(SELECTED PASSAGE Opens)
Skilled River Runners Leave No Trace
To protect fragile canyon resources and enhance your enjoyment, the following are required of all overnight boating parties on the Dolores River:
- Firepans for all open fires
- Porta-potty for human waste
- Strainer for dishwater
Refuse, Food and Liquid Wastes
When we drop food scraps on the ground during food preparation and eating, or when we are careless with garbage, we encourage ants, flies, and other animals to inhabit camp areas. A scrim tarp used as a kitchen floor will catch food scraps and other micro-trash which otherwise would be lost in the sand or ground cover.
|Liquid wastes like dishwater and coffeegrounds must be strained for solids, and these solids packed out. |
Strained dishwater and leftover liquids are poured into the main current of the river, not on the beach or in eddies.
Cooking grease should be packed out. If buried, animals are likely to dig it up.
Soap degrades water quality affecting the natural riparian plants and animals which serve as the base of food chains. Biodegradable soap may be used sparingly in the main river, but is prohibited in springs and side streams.
Firepans eliminate the obvious signs of camp fires and protect the natural environment. Fires built in rock rings damage ground cover and soils and the rock rings scar the natural beauty of campsites and reduce the amount of space available for sleeping and cooking areas.
Elevate firepans with rocks to avoid scorching sand or blackening the soil. Utilize a fire blanket underneath the firepan as additional ground protection and to catch burning embers. A piece of old fire shelter makes a good fire blanket.
Charcoal decomposes very slowly and if thrown into the river it will only wash up on a downstream beach. Use unburned charcoal in succeeding day's campfires and eventually carry it out along with other garbage.
Please pack in your own firewood whenever possible or just use gas stoves or charcoal. Driftwood piles provide unique wildlife habitat and are no longer readily replenished on the Dolores River due to controlled water releases from McPhee Reservoir.
In the arid river environment, solid human waste decomposes very slowly. All human waste should be carried out in a reusable porta-potty (which can be emptied at an RV dump station).
A river campsite can quickly be transformed into a large "cat box" by just one party utilizing the "cat hole" method of disposal. Just imagine how many groups of people will use that same campsite in one season--day after day.
Due to a lack of cleansing rain, urine and its odor remain in the arid inorganic soils of the canyon bottom for a long time. Given the sterile nature of urine, boaters should urinate in the river at flows above 500 cfs (cubic feet per second). To illustrate, 180 people urinating in a stream flowing at 500 cfs theoretically results in a dilution of 1 part urine to 5,669,291 parts water. At that flow and dilution level, urine does not present a biological health hazard.
Our actions play an important role in nature!
(SELECTED PASSAGE Closes)
(DATASET ENTRIES Opens)
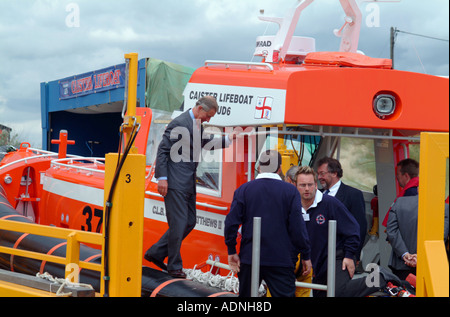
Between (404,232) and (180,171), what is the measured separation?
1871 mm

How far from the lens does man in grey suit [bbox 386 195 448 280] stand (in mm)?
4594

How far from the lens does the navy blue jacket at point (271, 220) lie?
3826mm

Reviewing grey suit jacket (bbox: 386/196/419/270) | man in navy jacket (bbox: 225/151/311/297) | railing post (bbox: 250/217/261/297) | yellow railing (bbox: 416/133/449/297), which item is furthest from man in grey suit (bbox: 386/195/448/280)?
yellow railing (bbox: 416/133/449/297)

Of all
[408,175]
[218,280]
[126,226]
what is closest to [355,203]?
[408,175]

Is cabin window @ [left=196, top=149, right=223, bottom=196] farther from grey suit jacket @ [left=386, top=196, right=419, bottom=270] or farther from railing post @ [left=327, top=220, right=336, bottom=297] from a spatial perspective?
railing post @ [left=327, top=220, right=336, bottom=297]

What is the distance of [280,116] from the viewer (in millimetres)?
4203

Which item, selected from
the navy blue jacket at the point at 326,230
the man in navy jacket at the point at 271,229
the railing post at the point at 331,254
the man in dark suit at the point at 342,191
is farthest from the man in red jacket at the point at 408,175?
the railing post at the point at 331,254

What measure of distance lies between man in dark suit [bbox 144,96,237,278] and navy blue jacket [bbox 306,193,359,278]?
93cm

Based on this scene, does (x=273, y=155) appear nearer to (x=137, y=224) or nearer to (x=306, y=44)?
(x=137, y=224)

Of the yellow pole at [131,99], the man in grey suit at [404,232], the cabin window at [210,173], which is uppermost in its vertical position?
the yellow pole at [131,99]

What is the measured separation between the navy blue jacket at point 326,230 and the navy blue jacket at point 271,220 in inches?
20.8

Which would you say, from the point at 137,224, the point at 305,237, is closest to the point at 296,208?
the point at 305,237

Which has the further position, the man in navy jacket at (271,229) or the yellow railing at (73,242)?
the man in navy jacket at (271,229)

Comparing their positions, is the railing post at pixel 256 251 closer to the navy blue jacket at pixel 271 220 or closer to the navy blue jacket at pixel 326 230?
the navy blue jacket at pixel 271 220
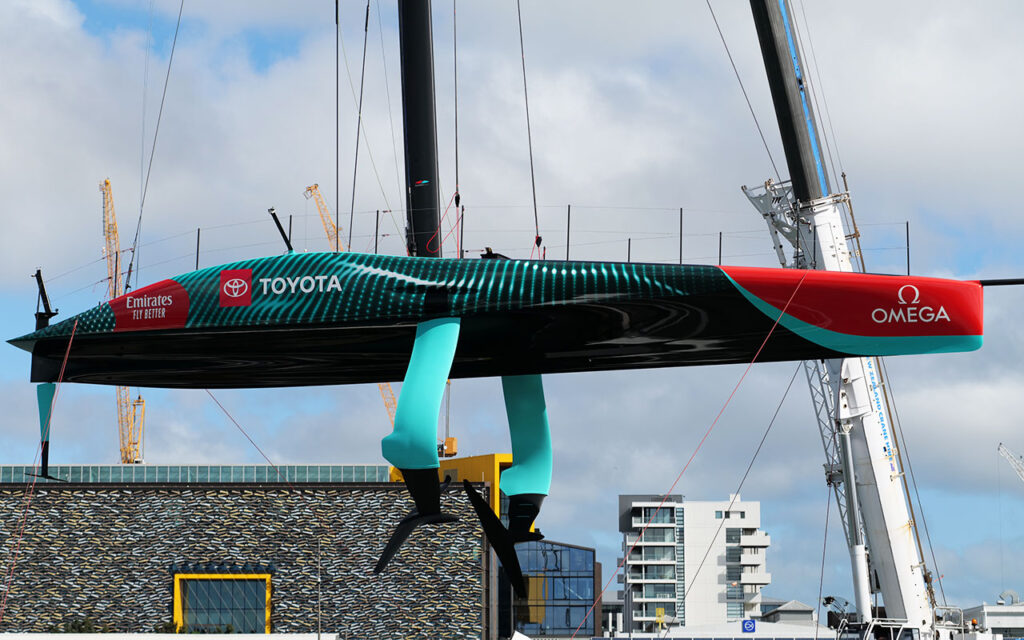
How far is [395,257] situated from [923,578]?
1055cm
(DATASET ENTRIES Closes)
Under the Dolores River guidelines, what can be used as a fire blanket? Rely only on the Dolores River guidelines and not on the data.

- _TASK OUTPUT_
A piece of old fire shelter.